A fase que ela ingressou, só pessoas perfumadas e sábias, independente de suas idades, alcançam, a de que precisam degustar a vida com sabor, no presente do agora, pois quanto ao amanhã ninguém poderá dizer ao certo nada do que virá a ser.
A que nos concebe como morríveis.  E, por agora sabermos que morreremos (não se enganem, muitos não sabem disto ainda) atingimos uma nova perspectiva e dimensão na degustação do agora.
Tudo passará a ser saboreado de uma forma diferente, e quando a carga estiver processada, os humanos assumem a coragem dos sobreviventes e superam a dor pela qual passaram.
Não serão mais os mesmos, pois se reinventarão, no que sobrou deles mesmos, a partir do luto que viveram, de coisas que lhes foram negadas, ou das expectativas quanto um futuro tornarem-se sombrias.
——————
SOBRE O EXERCÍCIO :: Dê continuidade ao texto acima, sobre a consciência da morte e o sabor do presente, a partir da última frase dele.

TRECHO DOS DADOS ::
——————
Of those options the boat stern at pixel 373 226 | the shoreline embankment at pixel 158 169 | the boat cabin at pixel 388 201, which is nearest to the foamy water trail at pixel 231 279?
——————
RESPOSTA À TAREFA ::
Faz parte das Etapas do Luto (Elisabeth  Kluber-Ross) atravessar este vale de lágrimas, ou chorar as mil lágrimas, como costumo dizer.
Disse-lhe que não se agoniasse, mais do que o necessário.  Nem que bancasse a forte. Pois haverá dias em que se sentirá pior, como se retroagisse. E noutros um pouco melhor. Que se lembrasse de meu notebook. É a carga processando, desligando e religando o sistema.  Fará parte do processo de adaptação á nova realidade de vida.
Meses depois ela me procura e diz que voltou para aulas de natação.  E que começou a químio. E que se afiliou num grupo de pessoas com sua doença, e com eles não discutem remédios, e sim o que se pode fazer ainda com "o que restou do fim de nossas vidas".
E que tem lutado para não deixar que a doença assuma a vida dela. "Pois que a doença é somente uma parte da vida, mas é nem será toda a minha vida".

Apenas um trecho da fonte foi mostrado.